Examining sediments deposited during the targeted time intervals offers a window into the range of environments and ecosystems in the Ross Sea region during warm, high-CO2 “greenhouse” conditions that dominated the Eocene and cooler, moderate- to low-CO2 conditions that developed during the Oligocene. Direct information on physical, biological, and paleoenvironmental conditions on the Antarctic margin will allow new constraints to be placed on estimates of ice volume variability, marine and terrestrial temperatures, timing and nature of major tectonic episodes, and development of Antarctica’s marine, terrestrial, and sea-ice biota, as well as model simulations of past and future climates and ice sheets. Results of the CH Project will enhance understanding of (1) high-latitude marine and terrestrial coastal environments and climate during the Eocene, prior to the onset of continental-scale glaciation; (2) the transition to a widely glaciated Antarctic continent; (3) the influence of climate change and vertical tectonics in West Antarctica on the early development and subsequent variability of the Antarctic cryosphere; (4) the magnitude and frequency of ice volume changes under moderate to low levels of atmospheric CO2 and the impact of these changes on global and regional sea level; (5) the evolution of polar surface (sea and land) temperatures and magnitude of polar amplification during periods of past global warmth; and (6) timing of Antarctic tectonic episodes and the development of Ross Sea sedimentary basins.
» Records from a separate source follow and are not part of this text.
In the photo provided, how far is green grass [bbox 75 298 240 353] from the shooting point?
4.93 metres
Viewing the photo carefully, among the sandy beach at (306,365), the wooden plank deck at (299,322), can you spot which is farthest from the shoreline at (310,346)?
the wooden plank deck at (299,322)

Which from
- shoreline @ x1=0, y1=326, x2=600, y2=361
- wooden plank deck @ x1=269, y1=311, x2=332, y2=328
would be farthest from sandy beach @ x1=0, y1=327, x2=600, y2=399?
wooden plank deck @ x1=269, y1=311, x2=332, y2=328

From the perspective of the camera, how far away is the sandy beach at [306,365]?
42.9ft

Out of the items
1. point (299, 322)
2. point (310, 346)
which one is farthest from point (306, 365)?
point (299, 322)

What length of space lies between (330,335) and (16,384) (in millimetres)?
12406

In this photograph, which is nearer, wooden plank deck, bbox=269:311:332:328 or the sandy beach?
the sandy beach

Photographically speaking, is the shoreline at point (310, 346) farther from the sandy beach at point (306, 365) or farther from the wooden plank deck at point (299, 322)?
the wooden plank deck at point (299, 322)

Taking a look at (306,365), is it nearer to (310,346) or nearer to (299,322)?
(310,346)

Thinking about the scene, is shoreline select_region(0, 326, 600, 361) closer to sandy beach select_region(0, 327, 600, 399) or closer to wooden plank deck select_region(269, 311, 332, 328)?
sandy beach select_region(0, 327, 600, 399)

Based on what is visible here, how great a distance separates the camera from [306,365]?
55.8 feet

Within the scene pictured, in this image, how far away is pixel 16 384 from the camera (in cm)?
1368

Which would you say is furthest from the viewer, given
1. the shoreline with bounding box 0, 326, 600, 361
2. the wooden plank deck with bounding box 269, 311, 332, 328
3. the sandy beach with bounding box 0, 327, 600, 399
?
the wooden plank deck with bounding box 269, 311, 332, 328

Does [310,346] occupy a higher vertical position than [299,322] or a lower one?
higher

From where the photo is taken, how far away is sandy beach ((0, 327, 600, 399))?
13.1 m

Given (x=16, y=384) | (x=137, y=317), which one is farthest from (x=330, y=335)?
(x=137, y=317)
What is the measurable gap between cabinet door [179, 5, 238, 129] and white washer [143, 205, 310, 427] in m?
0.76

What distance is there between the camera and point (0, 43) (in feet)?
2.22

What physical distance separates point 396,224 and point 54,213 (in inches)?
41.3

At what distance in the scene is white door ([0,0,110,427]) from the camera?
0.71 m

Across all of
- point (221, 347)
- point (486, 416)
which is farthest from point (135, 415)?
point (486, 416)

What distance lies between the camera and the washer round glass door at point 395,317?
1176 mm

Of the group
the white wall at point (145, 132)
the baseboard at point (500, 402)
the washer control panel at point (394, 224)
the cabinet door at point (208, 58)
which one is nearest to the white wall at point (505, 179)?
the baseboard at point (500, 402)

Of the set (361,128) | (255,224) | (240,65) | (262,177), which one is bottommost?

Project activities will yield new data from the Antarctic region, allowing more complete assessment of past changes in Earth’s ocean-ice-climate system, consistent with goals outlined in the 2011 National Research Council report Future Science Opportunities in Antarctica and the Southern Ocean. Project science goals closely align with those of other international programs, including the new science plan for the International Ocean Discovery Program (IODP). New knowledge of Antarctic ice sheet behavior during past intervals of warmer-than-present conditions will enhance understanding of possible future changes. These results will be available for consideration by the Intergovernmental Panel on Climate Change (IPCC). A new Drilling Startegy will allow the recovery of high-quality sediment cores below a fast-moving ice shelf (~2 m/day), expanding the range of potential future drilling targets.